History of the Philippines (1965-1986)


May 21, 2022

The history of the Philippines from 1965 to 1986 includes the dictatorship of Ferdinand Marcos, also known as the Ferdinand Marcos dictatorship. The Marcos era is the last of the Third Republic (1965–1972) and most of the Philippines (1972–1981) and the Fourth Republic (1981–1986) under martial law. By the end of the Marcos dictatorship, the Philippines had experienced a debt crisis, severe poverty and serious unemployment.

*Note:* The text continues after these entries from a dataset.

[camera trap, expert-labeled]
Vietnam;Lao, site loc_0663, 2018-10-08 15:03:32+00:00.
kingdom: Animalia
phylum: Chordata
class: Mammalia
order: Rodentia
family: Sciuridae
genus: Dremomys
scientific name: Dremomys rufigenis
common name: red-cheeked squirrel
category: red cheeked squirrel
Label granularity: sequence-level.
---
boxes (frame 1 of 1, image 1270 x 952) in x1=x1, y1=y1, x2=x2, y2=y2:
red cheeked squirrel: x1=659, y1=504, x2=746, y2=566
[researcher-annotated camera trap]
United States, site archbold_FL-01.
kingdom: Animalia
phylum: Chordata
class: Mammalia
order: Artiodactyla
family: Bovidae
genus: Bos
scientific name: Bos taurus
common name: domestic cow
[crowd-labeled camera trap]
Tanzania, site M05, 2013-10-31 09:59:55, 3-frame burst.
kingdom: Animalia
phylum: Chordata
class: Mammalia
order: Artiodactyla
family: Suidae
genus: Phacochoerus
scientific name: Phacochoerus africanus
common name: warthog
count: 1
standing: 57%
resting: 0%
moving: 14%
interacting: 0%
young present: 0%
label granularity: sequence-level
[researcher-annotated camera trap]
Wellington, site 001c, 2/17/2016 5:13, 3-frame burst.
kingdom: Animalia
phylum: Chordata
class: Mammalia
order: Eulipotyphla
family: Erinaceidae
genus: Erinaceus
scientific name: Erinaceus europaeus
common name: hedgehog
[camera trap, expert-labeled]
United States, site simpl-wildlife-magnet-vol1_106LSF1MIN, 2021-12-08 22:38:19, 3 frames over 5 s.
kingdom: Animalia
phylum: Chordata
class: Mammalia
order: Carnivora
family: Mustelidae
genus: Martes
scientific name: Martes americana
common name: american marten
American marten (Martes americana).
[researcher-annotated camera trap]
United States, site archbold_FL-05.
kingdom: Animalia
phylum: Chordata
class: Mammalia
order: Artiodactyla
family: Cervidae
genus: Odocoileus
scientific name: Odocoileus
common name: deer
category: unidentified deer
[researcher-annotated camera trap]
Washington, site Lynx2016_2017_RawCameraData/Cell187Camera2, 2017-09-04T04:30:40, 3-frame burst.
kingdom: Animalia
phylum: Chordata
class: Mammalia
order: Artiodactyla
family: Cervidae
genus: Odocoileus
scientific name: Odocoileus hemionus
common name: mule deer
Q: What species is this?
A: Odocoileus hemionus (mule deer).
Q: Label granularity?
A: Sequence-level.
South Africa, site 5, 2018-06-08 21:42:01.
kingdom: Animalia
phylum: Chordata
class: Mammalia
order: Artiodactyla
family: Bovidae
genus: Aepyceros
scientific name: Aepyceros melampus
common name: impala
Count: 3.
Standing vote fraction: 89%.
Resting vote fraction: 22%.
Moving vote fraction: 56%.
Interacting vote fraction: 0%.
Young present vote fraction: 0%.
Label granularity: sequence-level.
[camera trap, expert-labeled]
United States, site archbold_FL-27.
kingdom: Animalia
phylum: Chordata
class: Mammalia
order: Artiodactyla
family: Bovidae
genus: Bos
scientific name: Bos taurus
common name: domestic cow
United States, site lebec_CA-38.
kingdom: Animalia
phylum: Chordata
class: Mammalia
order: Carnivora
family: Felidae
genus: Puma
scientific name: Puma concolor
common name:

Marcos Administration (1965 – 1972)

Phase 1

In 1965, Ferdinand Marcos won the presidential election and became the 10th President of the Philippines. The first phase was dominated by increasing industrialization such as the North Luzon Expressway and Asia Highway 26 and the creation of a nationwide continuous infrastructure. Marcos accomplished this by appointing a cabinet consisting primarily of technocrats and intellectuals and mobilizing them to raise funds for the army and assist in construction. Marcos built more schools and learning facilities nationwide than his predecessor made. In 1968, Senator Benigno Aquino, Jr., said that Marcos would "raise the military budget" to create a "fortress state" and impose "illegal overworked generals" on defense facilities to "militize the civilian government." I warned that I was on the road. This was a visionary commentary given the events that will occur in the next decade. Marcos also sent 10450 Filipino soldiers to Vietnam during his term under PHIL CAG. Fidel Ramos, who later became the 12th President of the Philippines in 1992, was a member of this expedition.

Phase 2

In 1969, Marcos ran for the second term (permitted under the then-effective 1935 Constitution) and was elected over the other 11 candidates. Marcos' second phase was dominated by economic turmoil caused by internal and external factors, dissatisfied student groups demanding educational reforms, rising crime rates, and a growing communist rebellion. At one point, the student activism took control of the University of the Philippines Diliman building, proclaiming a temporary free community before the dissolution of the government. The violent resistance movement continued for the next few years until martial law was declared in 1972. The incident was commonly known as the first quarter turmoil. The turmoil of the first quarter of 1970 created a line between leftist activists and communists, as José Maria Sison also founded a significant number of Kabatarn Makabayan (KM) to advance the activists who join the Communist Party. It became more and more blurry. KM members marched in front of parliament after Marcos' national speech, throwing caskets, full crocodile and stones at Ferdinand and Imelda Marcos. At the presidential palace, activists crashed into the gate with a lit truck, and as soon as the gate broke, activists rushed into the palace grounds, throwing rocks, Molotov cocktails, and Morotov cocktails. In front of the U.S. Embassy, ​​demonstrators destroyed and burned down the embassy lobby as a result of strong resistance from the U.S. Ambassador. KM demonstrations counted 50,000 to 100,000 people per week of large-scale activities. Police confirmed that at least two activists had died in the aftermath of the January 1970 riots, injuring several. Antonio Villegas, the mayor of Manila at the time, praised the Manila Police Department for "exemplary behavior and courage," and for a long time after leaving, "First Couple."